Stored data entries
______
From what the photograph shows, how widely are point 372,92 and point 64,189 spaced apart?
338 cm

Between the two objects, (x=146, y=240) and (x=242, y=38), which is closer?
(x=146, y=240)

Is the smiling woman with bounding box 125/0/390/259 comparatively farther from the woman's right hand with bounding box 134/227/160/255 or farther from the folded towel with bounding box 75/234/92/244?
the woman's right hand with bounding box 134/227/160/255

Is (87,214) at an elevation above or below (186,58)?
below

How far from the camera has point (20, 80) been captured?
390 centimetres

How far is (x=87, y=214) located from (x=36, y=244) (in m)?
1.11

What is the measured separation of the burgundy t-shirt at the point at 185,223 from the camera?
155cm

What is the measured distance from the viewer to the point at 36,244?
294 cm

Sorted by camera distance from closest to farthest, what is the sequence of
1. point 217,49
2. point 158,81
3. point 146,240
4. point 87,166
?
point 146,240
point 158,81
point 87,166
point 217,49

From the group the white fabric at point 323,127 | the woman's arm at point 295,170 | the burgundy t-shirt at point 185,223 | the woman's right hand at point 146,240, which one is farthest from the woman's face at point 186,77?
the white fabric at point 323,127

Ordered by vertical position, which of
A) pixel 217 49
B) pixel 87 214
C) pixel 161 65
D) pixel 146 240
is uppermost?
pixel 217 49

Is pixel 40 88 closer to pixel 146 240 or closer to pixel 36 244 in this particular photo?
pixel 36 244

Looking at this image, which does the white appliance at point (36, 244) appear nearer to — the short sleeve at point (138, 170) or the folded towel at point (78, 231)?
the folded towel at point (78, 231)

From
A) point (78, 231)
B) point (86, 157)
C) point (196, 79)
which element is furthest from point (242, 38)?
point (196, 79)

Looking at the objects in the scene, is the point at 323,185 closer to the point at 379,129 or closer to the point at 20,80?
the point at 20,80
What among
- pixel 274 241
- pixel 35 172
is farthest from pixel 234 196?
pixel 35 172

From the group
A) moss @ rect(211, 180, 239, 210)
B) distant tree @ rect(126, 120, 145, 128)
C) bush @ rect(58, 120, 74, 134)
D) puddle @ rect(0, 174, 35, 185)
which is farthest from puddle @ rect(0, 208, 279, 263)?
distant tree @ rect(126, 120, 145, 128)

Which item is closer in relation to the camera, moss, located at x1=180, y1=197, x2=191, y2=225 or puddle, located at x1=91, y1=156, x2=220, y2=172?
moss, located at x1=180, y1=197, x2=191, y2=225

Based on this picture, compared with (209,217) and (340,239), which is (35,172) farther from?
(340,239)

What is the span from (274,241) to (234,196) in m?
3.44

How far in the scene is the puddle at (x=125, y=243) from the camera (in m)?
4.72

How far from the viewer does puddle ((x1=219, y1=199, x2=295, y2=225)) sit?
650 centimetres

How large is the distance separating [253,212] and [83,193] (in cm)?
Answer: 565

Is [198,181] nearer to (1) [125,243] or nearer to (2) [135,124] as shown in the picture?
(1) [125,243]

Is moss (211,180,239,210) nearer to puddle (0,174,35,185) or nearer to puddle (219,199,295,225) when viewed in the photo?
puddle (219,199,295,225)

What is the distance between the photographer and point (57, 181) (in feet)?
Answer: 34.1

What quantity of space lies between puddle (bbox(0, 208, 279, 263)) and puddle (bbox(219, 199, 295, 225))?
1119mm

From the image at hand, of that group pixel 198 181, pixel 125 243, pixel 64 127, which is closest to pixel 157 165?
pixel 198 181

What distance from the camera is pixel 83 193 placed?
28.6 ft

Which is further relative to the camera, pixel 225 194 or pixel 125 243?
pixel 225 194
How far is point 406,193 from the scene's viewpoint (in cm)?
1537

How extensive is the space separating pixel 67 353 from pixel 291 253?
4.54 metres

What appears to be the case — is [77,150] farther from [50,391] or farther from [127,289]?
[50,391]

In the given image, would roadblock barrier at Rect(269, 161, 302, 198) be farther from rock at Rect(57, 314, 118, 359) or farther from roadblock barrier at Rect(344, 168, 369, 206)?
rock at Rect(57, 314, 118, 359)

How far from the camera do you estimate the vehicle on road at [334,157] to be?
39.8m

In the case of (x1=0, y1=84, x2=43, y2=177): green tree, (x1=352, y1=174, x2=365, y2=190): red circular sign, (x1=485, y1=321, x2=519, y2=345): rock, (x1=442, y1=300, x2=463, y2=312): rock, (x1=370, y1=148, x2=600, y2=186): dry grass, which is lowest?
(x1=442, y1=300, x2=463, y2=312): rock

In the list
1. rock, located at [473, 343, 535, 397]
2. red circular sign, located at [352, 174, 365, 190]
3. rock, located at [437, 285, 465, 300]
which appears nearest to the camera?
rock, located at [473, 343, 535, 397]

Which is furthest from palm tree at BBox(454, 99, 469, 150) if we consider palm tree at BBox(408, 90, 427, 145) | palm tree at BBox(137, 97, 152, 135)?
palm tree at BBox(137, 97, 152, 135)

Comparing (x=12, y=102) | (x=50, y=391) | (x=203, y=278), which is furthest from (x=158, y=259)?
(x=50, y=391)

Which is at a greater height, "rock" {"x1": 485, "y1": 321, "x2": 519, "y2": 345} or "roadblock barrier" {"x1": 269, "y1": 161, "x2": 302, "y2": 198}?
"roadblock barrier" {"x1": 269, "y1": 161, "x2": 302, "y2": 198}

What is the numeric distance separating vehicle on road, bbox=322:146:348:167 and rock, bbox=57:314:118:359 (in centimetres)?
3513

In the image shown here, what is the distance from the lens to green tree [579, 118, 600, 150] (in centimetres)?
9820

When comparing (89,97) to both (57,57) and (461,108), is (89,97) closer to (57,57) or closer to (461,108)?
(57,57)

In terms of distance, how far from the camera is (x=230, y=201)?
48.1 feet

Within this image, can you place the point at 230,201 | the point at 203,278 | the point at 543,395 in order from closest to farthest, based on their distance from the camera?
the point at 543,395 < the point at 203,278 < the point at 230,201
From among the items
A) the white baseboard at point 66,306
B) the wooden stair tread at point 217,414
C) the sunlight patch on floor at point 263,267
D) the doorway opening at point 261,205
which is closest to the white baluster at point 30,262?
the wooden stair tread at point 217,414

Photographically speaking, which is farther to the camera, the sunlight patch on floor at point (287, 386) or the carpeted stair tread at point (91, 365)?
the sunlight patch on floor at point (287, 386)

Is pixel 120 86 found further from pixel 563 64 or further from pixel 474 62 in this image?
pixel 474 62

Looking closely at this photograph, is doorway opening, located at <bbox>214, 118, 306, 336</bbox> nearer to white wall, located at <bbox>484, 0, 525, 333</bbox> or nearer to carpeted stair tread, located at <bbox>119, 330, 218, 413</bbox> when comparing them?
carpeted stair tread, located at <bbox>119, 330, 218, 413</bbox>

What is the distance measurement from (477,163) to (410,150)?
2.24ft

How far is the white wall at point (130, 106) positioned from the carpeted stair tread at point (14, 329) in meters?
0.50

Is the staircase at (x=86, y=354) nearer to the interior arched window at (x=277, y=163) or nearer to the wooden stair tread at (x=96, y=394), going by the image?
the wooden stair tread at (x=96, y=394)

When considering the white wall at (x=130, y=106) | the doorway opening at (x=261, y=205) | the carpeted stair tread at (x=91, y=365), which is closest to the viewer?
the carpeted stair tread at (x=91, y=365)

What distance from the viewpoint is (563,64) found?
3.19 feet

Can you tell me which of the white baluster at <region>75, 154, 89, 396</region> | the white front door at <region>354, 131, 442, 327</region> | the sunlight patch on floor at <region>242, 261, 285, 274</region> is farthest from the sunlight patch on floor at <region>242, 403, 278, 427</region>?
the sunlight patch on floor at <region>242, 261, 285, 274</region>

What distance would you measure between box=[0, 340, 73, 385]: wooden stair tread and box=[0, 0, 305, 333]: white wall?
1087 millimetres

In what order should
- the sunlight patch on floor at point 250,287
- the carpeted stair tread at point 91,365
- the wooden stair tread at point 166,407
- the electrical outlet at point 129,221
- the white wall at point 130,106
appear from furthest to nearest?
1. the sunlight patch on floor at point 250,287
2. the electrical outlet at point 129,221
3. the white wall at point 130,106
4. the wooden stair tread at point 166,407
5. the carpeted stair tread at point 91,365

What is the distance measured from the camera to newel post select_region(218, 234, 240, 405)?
______
WRITTEN INSTRUCTION: From the line holding "What distance would" to the last line of the records, quote each line exactly and add nothing.

EXPECTED ANSWER:
What distance would you measure between box=[0, 340, 73, 385]: wooden stair tread and box=[0, 0, 305, 333]: white wall?
1087 millimetres

In what order should
- the sunlight patch on floor at point 250,287
- the carpeted stair tread at point 91,365
- the wooden stair tread at point 166,407
- the electrical outlet at point 129,221
- the white wall at point 130,106
appear from furthest to nearest?
1. the sunlight patch on floor at point 250,287
2. the electrical outlet at point 129,221
3. the white wall at point 130,106
4. the wooden stair tread at point 166,407
5. the carpeted stair tread at point 91,365

What is the distance measured from the camera to newel post select_region(218, 234, 240, 405)?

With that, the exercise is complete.